Please Speak Ill of the Dead

Me with my dadThe other day, David (aka “The Man”) said to me that he thought he wasn’t as good of a man as his father had been. His father died nearly two years ago now, and there were thoughts from the family on Memorial Day (he was a Marine in the South Pacific in WWII) and photos of visits to the cemetery. So I wasn’t at all surprised this was on David’s mind, nor that he felt that way.

Instead, I thought, “yep, right on schedule.”

Longtime readers of this blog likely know that my own father died when I was very young – three years old. That’s me with him above. He was an Air Force fighter pilot who went down in his F-4. I have two memories of him – and those are vague, brief snippets. Otherwise I grew up with the knowledge that he’d died and I hadn’t really known him.

Which means most everything I know about my father came from other people and what they told me about him. When I was a little girl, I thought of my dad as this amazing, saintly, superheroic man who could do not wrong. Smart, handsome, loving, shining integrity, brave… Flawless. As I got older, it became clear to me that he could not have been flawless. No human being is. The fault lay in the people who told me about him, because they gave me a relentlessly sanitized version of who he’d been.

You know the old saw – “Don’t speak ill of the dead.”

Once I figured this out, I got better at asking the right questions. I asked my mother and my dad’s brother what they hadn’t liked about my dad. What habits had driven them crazy. What was the biggest fight they ever had. My grandmother stubbornly refused to answer anything like this. My father had been an angel on earth and that’s all there was to it. But the other answers – once people got over their hesitation to be critical of a man who’d died tragically, much too young – those were the stories who fleshed out his character. For the first time in my life, I felt like I had a real sense of my father as a person.

It meant so much to me.

So, now, nearly two years later, I’m not at all surprised that David’s dad is looming large in his mind.

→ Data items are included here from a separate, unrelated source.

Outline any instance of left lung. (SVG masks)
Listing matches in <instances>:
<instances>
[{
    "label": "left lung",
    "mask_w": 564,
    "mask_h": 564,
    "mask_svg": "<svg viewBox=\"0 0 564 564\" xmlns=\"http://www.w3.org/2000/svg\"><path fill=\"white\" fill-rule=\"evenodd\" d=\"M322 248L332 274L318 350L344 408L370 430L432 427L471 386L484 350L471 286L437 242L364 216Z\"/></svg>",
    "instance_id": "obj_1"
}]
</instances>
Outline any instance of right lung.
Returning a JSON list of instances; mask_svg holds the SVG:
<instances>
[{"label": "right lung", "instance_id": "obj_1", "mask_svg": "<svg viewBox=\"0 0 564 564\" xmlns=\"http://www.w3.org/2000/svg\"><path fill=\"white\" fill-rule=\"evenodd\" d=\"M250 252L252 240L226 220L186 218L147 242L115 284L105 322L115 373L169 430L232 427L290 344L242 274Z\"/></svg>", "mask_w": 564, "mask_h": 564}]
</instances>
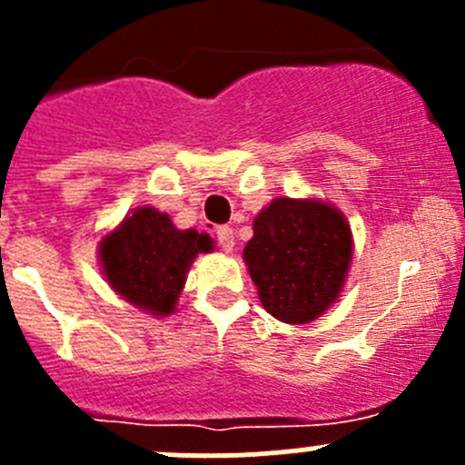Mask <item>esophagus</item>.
I'll use <instances>...</instances> for the list:
<instances>
[{
	"label": "esophagus",
	"instance_id": "34e87169",
	"mask_svg": "<svg viewBox=\"0 0 465 465\" xmlns=\"http://www.w3.org/2000/svg\"><path fill=\"white\" fill-rule=\"evenodd\" d=\"M215 241L218 245L223 247V252H232L233 250V229L229 224H220L215 227Z\"/></svg>",
	"mask_w": 465,
	"mask_h": 465
}]
</instances>
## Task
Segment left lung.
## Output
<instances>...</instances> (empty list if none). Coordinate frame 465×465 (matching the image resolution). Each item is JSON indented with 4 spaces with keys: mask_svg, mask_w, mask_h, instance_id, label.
<instances>
[{
    "mask_svg": "<svg viewBox=\"0 0 465 465\" xmlns=\"http://www.w3.org/2000/svg\"><path fill=\"white\" fill-rule=\"evenodd\" d=\"M353 242L344 215L320 200L276 198L254 220L245 256L262 308L285 323H308L337 299Z\"/></svg>",
    "mask_w": 465,
    "mask_h": 465,
    "instance_id": "obj_1",
    "label": "left lung"
}]
</instances>
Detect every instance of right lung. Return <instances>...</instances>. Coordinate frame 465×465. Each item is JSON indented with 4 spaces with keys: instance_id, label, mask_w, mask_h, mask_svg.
Returning a JSON list of instances; mask_svg holds the SVG:
<instances>
[{
    "instance_id": "right-lung-1",
    "label": "right lung",
    "mask_w": 465,
    "mask_h": 465,
    "mask_svg": "<svg viewBox=\"0 0 465 465\" xmlns=\"http://www.w3.org/2000/svg\"><path fill=\"white\" fill-rule=\"evenodd\" d=\"M206 233L173 227L166 213L142 206L101 241L105 279L125 302L150 315H171L186 272L200 252H211Z\"/></svg>"
}]
</instances>
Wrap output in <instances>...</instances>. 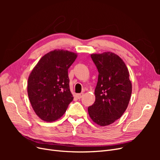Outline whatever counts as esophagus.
<instances>
[{"label":"esophagus","instance_id":"1","mask_svg":"<svg viewBox=\"0 0 160 160\" xmlns=\"http://www.w3.org/2000/svg\"><path fill=\"white\" fill-rule=\"evenodd\" d=\"M84 93H79V94H77V98L78 99H81L83 98Z\"/></svg>","mask_w":160,"mask_h":160}]
</instances>
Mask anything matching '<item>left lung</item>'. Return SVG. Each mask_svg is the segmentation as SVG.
I'll return each instance as SVG.
<instances>
[{"mask_svg":"<svg viewBox=\"0 0 160 160\" xmlns=\"http://www.w3.org/2000/svg\"><path fill=\"white\" fill-rule=\"evenodd\" d=\"M91 57L99 75L95 101L88 108V112L95 123L105 126L119 119L126 110L132 95V83L126 65L115 53L92 54Z\"/></svg>","mask_w":160,"mask_h":160,"instance_id":"left-lung-1","label":"left lung"}]
</instances>
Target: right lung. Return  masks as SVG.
<instances>
[{
    "instance_id": "right-lung-1",
    "label": "right lung",
    "mask_w": 160,
    "mask_h": 160,
    "mask_svg": "<svg viewBox=\"0 0 160 160\" xmlns=\"http://www.w3.org/2000/svg\"><path fill=\"white\" fill-rule=\"evenodd\" d=\"M77 55L68 51L55 50L38 62L28 77V98L35 113L42 120L52 122L63 115L73 100L68 69Z\"/></svg>"
}]
</instances>
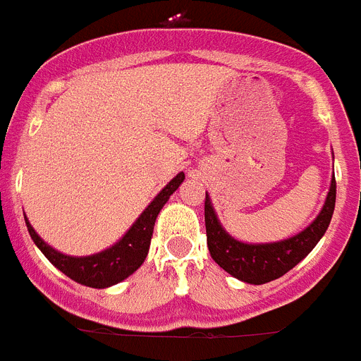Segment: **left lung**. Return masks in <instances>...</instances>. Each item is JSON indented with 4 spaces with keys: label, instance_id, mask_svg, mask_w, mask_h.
<instances>
[{
    "label": "left lung",
    "instance_id": "obj_1",
    "mask_svg": "<svg viewBox=\"0 0 361 361\" xmlns=\"http://www.w3.org/2000/svg\"><path fill=\"white\" fill-rule=\"evenodd\" d=\"M336 207V178L330 180L324 204L308 227L295 236L271 243H247L232 238L217 219L210 195L204 201V225L210 256L228 275L247 284H266L281 279L312 252L329 228Z\"/></svg>",
    "mask_w": 361,
    "mask_h": 361
}]
</instances>
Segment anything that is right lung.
<instances>
[{"mask_svg":"<svg viewBox=\"0 0 361 361\" xmlns=\"http://www.w3.org/2000/svg\"><path fill=\"white\" fill-rule=\"evenodd\" d=\"M183 180L184 173L180 171L160 190L159 195L149 202L147 208L133 223V227L125 232L114 245L105 249V251L95 252V255L70 256L56 251L38 236L37 231L32 228L25 216L27 231L31 234L35 245L42 251V255L46 256L56 269H61L64 275L70 276L71 281L88 286V288H97V290L110 288V286L125 281L144 264L145 256L149 252V245H151L157 216L160 214L164 204L168 202V199L173 195L175 190L183 184Z\"/></svg>","mask_w":361,"mask_h":361,"instance_id":"right-lung-1","label":"right lung"}]
</instances>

A man of great character and accomplishments, who we all loved and miss greatly. But he wasn’t perfect. I reminded David of that and we talked about the things his dad did that drove him crazy, mistakes he’d made, the biggest fights they’d had. And that helped put things back in perspective.

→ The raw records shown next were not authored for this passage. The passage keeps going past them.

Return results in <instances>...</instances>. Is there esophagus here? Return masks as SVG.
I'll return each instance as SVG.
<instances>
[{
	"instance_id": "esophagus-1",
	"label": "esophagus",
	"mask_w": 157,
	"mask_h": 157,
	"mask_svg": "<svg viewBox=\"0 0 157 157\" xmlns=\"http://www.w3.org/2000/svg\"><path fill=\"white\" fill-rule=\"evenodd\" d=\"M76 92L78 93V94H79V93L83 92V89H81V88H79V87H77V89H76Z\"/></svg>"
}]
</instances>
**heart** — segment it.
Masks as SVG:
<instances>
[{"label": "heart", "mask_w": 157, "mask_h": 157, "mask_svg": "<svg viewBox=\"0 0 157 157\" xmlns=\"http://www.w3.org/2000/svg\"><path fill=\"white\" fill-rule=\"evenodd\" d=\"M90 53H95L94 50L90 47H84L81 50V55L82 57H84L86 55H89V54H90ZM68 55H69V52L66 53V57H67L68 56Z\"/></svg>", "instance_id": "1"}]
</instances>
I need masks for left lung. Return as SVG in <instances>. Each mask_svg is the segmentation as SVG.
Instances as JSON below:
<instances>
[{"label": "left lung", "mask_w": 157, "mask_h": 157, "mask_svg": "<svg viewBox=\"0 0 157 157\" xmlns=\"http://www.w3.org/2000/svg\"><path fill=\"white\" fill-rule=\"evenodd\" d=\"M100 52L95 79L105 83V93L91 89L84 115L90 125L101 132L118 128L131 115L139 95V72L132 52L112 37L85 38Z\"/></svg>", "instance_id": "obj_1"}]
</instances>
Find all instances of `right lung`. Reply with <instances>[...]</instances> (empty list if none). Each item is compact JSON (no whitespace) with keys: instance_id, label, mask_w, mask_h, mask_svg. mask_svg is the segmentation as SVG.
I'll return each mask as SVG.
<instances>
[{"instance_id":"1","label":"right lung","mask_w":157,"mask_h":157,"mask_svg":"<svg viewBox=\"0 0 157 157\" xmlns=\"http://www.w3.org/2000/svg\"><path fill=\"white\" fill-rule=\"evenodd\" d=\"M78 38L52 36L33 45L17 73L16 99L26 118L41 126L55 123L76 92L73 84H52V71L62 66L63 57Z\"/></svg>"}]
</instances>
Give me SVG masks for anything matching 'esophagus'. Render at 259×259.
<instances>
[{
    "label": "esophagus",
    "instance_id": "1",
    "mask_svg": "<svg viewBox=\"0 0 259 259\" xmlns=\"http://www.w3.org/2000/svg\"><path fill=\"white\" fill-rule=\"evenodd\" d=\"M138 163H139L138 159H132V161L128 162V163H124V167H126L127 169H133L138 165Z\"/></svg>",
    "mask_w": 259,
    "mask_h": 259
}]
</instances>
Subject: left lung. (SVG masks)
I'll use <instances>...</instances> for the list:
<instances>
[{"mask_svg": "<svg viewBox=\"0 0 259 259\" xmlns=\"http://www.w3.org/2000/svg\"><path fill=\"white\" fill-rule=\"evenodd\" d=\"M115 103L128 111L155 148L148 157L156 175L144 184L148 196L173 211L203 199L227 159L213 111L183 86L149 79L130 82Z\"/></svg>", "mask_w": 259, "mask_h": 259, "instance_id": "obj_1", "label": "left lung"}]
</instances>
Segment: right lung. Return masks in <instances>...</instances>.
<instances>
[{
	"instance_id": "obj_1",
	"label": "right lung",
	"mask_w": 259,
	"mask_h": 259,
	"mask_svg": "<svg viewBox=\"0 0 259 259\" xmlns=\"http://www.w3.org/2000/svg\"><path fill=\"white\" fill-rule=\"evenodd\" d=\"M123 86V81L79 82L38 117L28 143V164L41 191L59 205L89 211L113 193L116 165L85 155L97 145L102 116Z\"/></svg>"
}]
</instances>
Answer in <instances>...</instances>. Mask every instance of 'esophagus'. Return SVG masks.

In some ways we always measure ourselves in comparison to our parents. A difficult thing because that’s so difficult to do with any objectivity. Especially once a parent is gone and the cheerful whitewashing begins.

But I know I’m no saint – and neither was my father. I love him all the better for it.

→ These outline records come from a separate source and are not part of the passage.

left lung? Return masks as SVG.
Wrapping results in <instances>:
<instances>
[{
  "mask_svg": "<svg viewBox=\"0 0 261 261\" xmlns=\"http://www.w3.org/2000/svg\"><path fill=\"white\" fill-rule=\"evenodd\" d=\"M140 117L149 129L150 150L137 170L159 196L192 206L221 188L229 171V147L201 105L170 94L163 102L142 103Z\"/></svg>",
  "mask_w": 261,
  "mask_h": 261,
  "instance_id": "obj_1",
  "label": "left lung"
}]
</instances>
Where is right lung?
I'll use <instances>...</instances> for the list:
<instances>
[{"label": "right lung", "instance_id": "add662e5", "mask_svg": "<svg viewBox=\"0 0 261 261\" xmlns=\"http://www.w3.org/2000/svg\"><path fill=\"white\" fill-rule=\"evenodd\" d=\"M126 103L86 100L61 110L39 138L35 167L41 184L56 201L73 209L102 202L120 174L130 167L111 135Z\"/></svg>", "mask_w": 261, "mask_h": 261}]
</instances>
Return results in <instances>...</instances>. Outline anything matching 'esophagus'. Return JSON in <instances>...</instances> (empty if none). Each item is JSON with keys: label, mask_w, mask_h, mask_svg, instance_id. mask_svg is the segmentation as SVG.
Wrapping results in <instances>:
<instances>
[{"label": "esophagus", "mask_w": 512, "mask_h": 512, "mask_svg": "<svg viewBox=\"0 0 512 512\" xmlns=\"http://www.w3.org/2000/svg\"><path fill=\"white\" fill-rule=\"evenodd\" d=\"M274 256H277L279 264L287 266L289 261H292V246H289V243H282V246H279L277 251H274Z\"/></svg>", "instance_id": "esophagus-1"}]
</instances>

6 Replies to “Please Speak Ill of the Dead”

  1. I don’t know if I ever told you this, but my 22YO cousin was killed in a motorcycle crash about 7 years ago. It was late September when it happened, and there was a lot of turmoil at the time. Was he speeding? Was the semi on the wrong side of the road? Did Greg lay down his bike? So Christmas was HARD. But we were GOING. TO. GET. THROUGH. We’re a small family, so his loss left a huge hole. But most of the women in our family (and one of the men) are all in the medical field, so we were all very realistic about death and dealing with it, and knew the power of telling stories and remembering people.

    So here it is, Christmas day, and there’s Karen & Jimmy (Greg’s parents), his older sister Allison, his younger brother Chris, mom and I, and my other aunt and uncle. We decide we need a break, so we pull out Taboo. The goal of Taboo is to get your team to say a word without using any of the words on the Taboo list. It was Chris’ turn.

    “Greg is one of these…”

    Ummm…Okay. So we throw out the more polite terms. Blond, Short, Smart, Annoying, etc. And it goes on and on. Finally Karen says “Dead,” but she does it laughing, so we all keep going. Gone, Young, Pointy-chinned, etc. We were desperate! Time was running out. WTH did Chris MEAN?!

    the buzzer sounds and Chris looks at us all with disgust. “ANGEL. Greg is an ANGEL.”

    There’s this moment of dead silence. Then all of a sudden Karen snorts. Then Jimmy snickers. And my eyes are watering. Next thing I know we’re all laughing so hard we can’t breathe. We’re DYING.

    Karen turns to Chris and says, still laughing, “Darling, your father and I loved Greg more than anything. But the LAST thing he will EVER be is an ANGEL. Because you just know he’s up there blowing stuff up or making things go faster just to see if it can. He’ll be lucky if he’s not the first person kicked out of Heaven for speeding tickets.”

    All those memories of how horrible that time was, and how hard and painful the entire year was, and yet I still remember that first Christmas and laughing until my sides hurt the next day. We loved Greg. Without a doubt. But we knew him. And he was NO angel. LOLOL.

    1. I love this, Lynda! I think loving someone FOR their flaws is the closest we come to transcendence. This is a wonderful memory of such a tragic time. 🙂

  2. I enjoyed reading your post. My own father died at 48 when I was 5 years old (58 years ago!), so my memories are also very vague. I’m lucky to have a number of old black and white photos of him, so at least I know what he looked like. He was a man with many flaws, but I have to believe he loved his family. Knowing he was not perfect has always made me able to see him as a real person and not a hero. I think that’s a good thing.